* Start Selected passage *
Propeller II update - BLOG

wmosscrop · 2014-01-21 10:42

Tor wrote: »

On the other hand.. instructions were also added to processor architectures with the intention to 'help' compiler writers.

Back in the days of the minicomputers, Data General implemented their MV-Series CPU on a single microcoded chip.

Unfortunately, there wasn't enough microcode space to implement all of the instructions. So, the designers chose some instructions that would be emulated by the CPU instead.

Of course, the emulation would be much slower than when implemented in microcode, but if it's for instructions that aren't used that often, it won't make a difference.

Unless you pick the wrong instructions.

Apparently the designers didn't look at the code generated by all of their compilers... and the COBOL compiler output (quite often) one of those "helpful" instructions (I believe it was a numeric-to-text formatter, but I'm not sure).

The end result was that some COBOL programs ran about 6X SLOWER on the new hardware.

Walter

cgracey · 2014-01-22 10:32

I had to make lots of assembler changes to properly support hub exec mode. I think it's all done now. I'm just recompiling the FPGA, since I found a minor bug. Hopefully, I'll have an FPGA update in a day, or two.

mindrobots · 2014-01-22 10:40

cgracey wrote: »

I had to make lots of assembler changes to properly support hub exec mode. I think it's all done now. I'm just recompiling the FPGA, since I found a minor bug. Hopefully, I'll have an FPGA update in a day, or two.

Super, Chip!

Do you think we'll still be able to have something that fits into a Nano or are we all destined to upgrade to a DE2-115 or drop out of the testing program?

Bill Henning · 2014-01-22 10:41

Thank you for the update - I have dusted off my DE2-115 in preparation for playing with hubexec

Can you describe the final configuration?

Last I heard:

- 256KB hub
- 4 lines icache with LRU (possibly increased to 8 lines)
- prefetch
- 1 line dcache

cgracey wrote: »

I had to make lots of assembler changes to properly support hub exec mode. I think it's all done now. I'm just recompiling the FPGA, since I found a minor bug. Hopefully, I'll have an FPGA update in a day, or two.

cgracey · 2014-01-22 11:18

Bill Henning wrote: »

Thank you for the update - I have dusted off my DE2-115 in preparation for playing with hubexec

Can you describe the final configuration?

Last I heard:

- 256KB hub
- 4 lines icache with LRU (possibly increased to 8 lines)
* End Selected passage *
* Start Extracted information *
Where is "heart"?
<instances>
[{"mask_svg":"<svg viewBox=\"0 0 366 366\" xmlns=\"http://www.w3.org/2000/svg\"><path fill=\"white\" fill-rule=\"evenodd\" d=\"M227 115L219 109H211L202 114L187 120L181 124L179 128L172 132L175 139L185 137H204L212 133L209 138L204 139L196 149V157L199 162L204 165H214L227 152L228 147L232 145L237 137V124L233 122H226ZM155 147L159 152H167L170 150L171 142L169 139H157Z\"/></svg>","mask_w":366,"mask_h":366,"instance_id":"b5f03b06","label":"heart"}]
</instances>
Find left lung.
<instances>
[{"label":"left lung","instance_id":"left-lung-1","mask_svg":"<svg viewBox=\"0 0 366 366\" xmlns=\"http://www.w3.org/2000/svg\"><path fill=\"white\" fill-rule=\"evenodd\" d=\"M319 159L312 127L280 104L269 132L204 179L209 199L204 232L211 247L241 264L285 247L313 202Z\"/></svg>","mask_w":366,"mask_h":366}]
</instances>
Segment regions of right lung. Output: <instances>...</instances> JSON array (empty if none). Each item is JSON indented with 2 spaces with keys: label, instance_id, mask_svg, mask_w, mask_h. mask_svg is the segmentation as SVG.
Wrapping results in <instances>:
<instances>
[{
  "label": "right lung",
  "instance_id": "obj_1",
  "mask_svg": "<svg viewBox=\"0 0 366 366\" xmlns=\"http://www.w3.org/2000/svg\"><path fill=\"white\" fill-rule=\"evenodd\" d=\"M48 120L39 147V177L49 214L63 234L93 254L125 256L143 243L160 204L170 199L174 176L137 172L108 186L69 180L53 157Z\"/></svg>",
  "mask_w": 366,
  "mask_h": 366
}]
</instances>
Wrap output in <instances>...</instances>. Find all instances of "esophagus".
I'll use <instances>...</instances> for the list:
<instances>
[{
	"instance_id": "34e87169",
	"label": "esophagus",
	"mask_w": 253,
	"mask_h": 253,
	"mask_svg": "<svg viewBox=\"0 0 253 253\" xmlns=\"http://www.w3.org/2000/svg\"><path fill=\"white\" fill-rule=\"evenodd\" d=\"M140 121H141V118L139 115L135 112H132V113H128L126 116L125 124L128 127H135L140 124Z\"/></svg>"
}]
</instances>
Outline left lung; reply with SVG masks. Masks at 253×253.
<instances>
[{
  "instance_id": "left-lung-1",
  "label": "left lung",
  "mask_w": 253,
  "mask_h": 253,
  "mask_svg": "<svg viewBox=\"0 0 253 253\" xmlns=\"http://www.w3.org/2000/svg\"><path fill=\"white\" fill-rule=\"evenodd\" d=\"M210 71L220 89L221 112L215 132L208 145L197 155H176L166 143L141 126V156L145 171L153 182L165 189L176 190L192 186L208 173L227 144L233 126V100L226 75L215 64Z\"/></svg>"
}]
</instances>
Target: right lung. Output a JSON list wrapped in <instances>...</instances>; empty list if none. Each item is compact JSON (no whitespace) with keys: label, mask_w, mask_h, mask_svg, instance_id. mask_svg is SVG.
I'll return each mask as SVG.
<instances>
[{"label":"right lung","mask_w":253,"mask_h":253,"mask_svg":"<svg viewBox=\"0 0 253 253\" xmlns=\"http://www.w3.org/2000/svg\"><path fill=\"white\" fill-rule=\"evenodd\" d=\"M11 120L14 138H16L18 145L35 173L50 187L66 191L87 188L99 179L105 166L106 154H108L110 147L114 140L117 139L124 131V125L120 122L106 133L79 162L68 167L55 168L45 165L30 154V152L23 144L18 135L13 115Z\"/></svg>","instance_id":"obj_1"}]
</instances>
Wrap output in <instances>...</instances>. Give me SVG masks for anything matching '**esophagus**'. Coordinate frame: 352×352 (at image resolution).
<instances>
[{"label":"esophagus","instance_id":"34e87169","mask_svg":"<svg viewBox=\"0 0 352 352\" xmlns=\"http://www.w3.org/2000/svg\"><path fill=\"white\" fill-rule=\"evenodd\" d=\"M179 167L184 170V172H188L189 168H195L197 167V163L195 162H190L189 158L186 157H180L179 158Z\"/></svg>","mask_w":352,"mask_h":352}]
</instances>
* End Extracted information *
* Start Extracted information *
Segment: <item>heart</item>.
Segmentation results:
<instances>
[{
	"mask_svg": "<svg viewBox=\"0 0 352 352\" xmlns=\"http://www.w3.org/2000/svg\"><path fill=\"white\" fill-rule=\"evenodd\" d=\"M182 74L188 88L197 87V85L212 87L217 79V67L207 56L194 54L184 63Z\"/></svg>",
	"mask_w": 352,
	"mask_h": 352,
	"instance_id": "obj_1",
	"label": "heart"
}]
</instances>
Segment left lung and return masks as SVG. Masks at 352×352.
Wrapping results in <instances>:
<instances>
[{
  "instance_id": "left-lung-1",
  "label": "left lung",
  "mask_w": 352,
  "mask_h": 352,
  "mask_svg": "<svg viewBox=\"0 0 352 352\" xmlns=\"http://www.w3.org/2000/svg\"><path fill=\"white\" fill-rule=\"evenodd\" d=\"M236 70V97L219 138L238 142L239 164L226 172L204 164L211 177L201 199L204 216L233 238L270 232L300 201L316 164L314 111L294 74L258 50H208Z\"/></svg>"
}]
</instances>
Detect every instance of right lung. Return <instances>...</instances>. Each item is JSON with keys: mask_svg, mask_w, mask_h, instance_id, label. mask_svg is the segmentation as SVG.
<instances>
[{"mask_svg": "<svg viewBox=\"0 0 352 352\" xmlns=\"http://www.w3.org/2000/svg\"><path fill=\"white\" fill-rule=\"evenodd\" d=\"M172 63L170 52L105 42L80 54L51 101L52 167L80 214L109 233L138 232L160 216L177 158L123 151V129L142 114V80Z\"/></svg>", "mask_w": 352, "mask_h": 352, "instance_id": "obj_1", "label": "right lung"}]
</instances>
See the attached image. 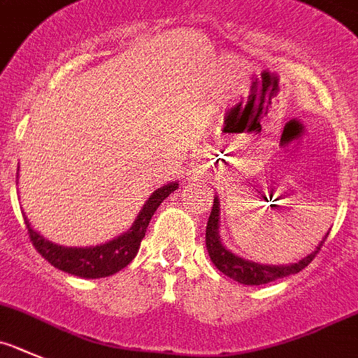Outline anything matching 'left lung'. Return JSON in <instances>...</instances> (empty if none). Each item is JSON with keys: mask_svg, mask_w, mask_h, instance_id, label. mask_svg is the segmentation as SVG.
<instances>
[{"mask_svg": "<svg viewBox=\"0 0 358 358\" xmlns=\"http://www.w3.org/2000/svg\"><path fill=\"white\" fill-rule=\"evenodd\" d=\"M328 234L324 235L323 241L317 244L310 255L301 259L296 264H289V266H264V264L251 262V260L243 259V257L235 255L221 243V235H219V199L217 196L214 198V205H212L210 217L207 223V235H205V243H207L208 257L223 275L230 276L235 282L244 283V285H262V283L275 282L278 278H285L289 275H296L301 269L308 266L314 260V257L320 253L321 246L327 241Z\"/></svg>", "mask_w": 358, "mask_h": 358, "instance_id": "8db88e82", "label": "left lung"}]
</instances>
* End Extracted information *
* Start Extracted information *
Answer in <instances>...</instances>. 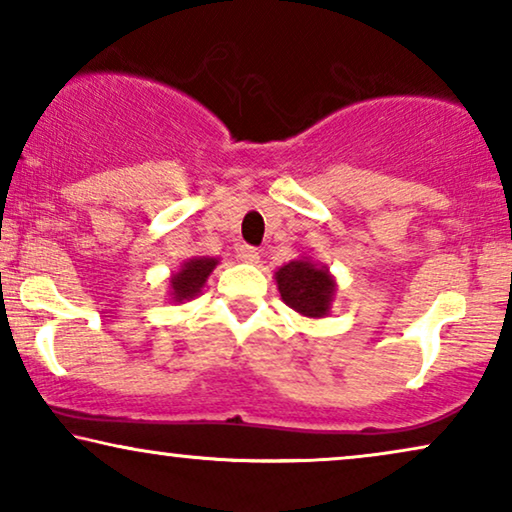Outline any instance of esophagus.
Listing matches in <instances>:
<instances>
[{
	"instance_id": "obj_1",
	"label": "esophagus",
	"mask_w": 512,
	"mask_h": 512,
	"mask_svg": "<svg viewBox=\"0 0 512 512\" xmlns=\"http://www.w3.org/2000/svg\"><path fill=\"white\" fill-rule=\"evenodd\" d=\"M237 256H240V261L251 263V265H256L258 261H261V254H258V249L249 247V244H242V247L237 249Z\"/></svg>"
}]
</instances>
* End Extracted information *
Problems to work on:
A) From the Propeller II forum thread, write out the stretch from "wmosscrop · 2014-01-21" through "the wrong instructions.".
B) Pick up the Propeller II forum thread after its last line and continue it.

Task-by-task answers:
A)
wmosscrop · 2014-01-21 10:42

Tor wrote: »

On the other hand.. instructions were also added to processor architectures with the intention to 'help' compiler writers.

Back in the days of the minicomputers, Data General implemented their MV-Series CPU on a single microcoded chip.

Unfortunately, there wasn't enough microcode space to implement all of the instructions. So, the designers chose some instructions that would be emulated by the CPU instead.

Of course, the emulation would be much slower than when implemented in microcode, but if it's for instructions that aren't used that often, it won't make a difference.

Unless you pick the wrong instructions.

B)
- prefetch
- 1 line dcache

That's all correct. And it's 4 cogs on the DE2-115. I'll remove CTRB on the DE0-Nano compile to hopefully get a fit.

Bill Henning · 2014-01-22 11:29

It would be really nice if it fits in the Nano.

If it is not enough to remove CTRB, perhaps remove CORDIC?

One test I am planning is a mini-P2 network over the new high speed uarts between my DE2-115 and two of my DE0-Nano's...

cgracey wrote: »

That's all correct. And it's 4 cogs on the DE2-115. I'll remove CTRB on the DE0-Nano compile to hopefully get a fit.

ctwardell · 2014-01-22 11:32

Bill Henning wrote: »

It would be really nice if it fits in the Nano.

If it is not enough to remove CTRB, perhaps remove CORDIC?

One test I am planning is a mini-P2 network over the new high speed uarts between my DE2-115 and two of my DE0-Nano's...

I wonder if the UARTs are subject to change with the possible SERDES work, or will those stay separate?

C.W.

Sapieha · 2014-01-22 11:41

Hi Chip.

Will itbe possible to use even PORT C spare bits internaly?

cgracey wrote: »

I had to make lots of assembler changes to properly support hub exec mode. I think it's all done now. I'm just recompiling the FPGA, since I found a minor bug. Hopefully, I'll have an FPGA update in a day, or two.

Bill Henning · 2014-01-22 11:42

Last I heard, the uarts are staying, and SERDES will likely be an alternate mode, with shared circuitry. I am eagerly awaiting what Chip cooks up

ctwardell wrote: »

I wonder if the UARTs are subject to change with the possible SERDES work, or will those stay separate?

C.W.

jmg · 2014-01-22 11:42

Bill Henning wrote: »

It would be really nice if it fits in the Nano.

The Nano is an obvious target, but there is also a low cost Cyclone V board with 12% more LEs

Besides the 12% extra size, the speed from a Cyclone V build would be interesting to see.

or. optimize for size may give enough, but Nano would then be slightly slower.

Bill Henning wrote: »

If it is not enough to remove CTRB, perhaps remove CORDIC?

Remove of Cordic could make more sense, as peripheral and Counter testing will need a burst of activity.

P2 Counter docs are late arriving, so that compresses any testing time.

jmg · 2014-01-22 11:47

Bill Henning wrote: »

Last I heard, the uarts are staying, and SERDES will likely be an alternate mode, with shared circuitry. I am eagerly awaiting what Chip cooks up

Yes, needs more user control and Sync modes : SPI, I2S, QuadSPI (& JTAG?) with granular Baud/Length choices and 50MHz+ would be a solid base. Additional bit-level support for some USB primitives might also make it.

Bill Henning · 2014-01-24 07:43

I am having trouble waiting for the next bitstream

I too hope that the nano's will still get an update.

That low cost board is interesting, and I also find the new Cyclone V GX Starter Kit for $179 VERY interesting. If Chip could map the HDMI output to the Prop component video mode, and the DDR2 to prop's DDR, it could be a very nice 2 cog 256KB hub no expansion board required platform.

http://www.terasic.com.tw/cgi-bin/page/archive.pl?Language=English&CategoryNo=167&No=830&PartNo=1

(replying to your next message)

I am REALLY looking forward to what Chip does for Serdes.

At a minimum I'd like to see as fast as possible SPI master and slave modes; I2S and QSPI would be a nice bonus.

jmg wrote: »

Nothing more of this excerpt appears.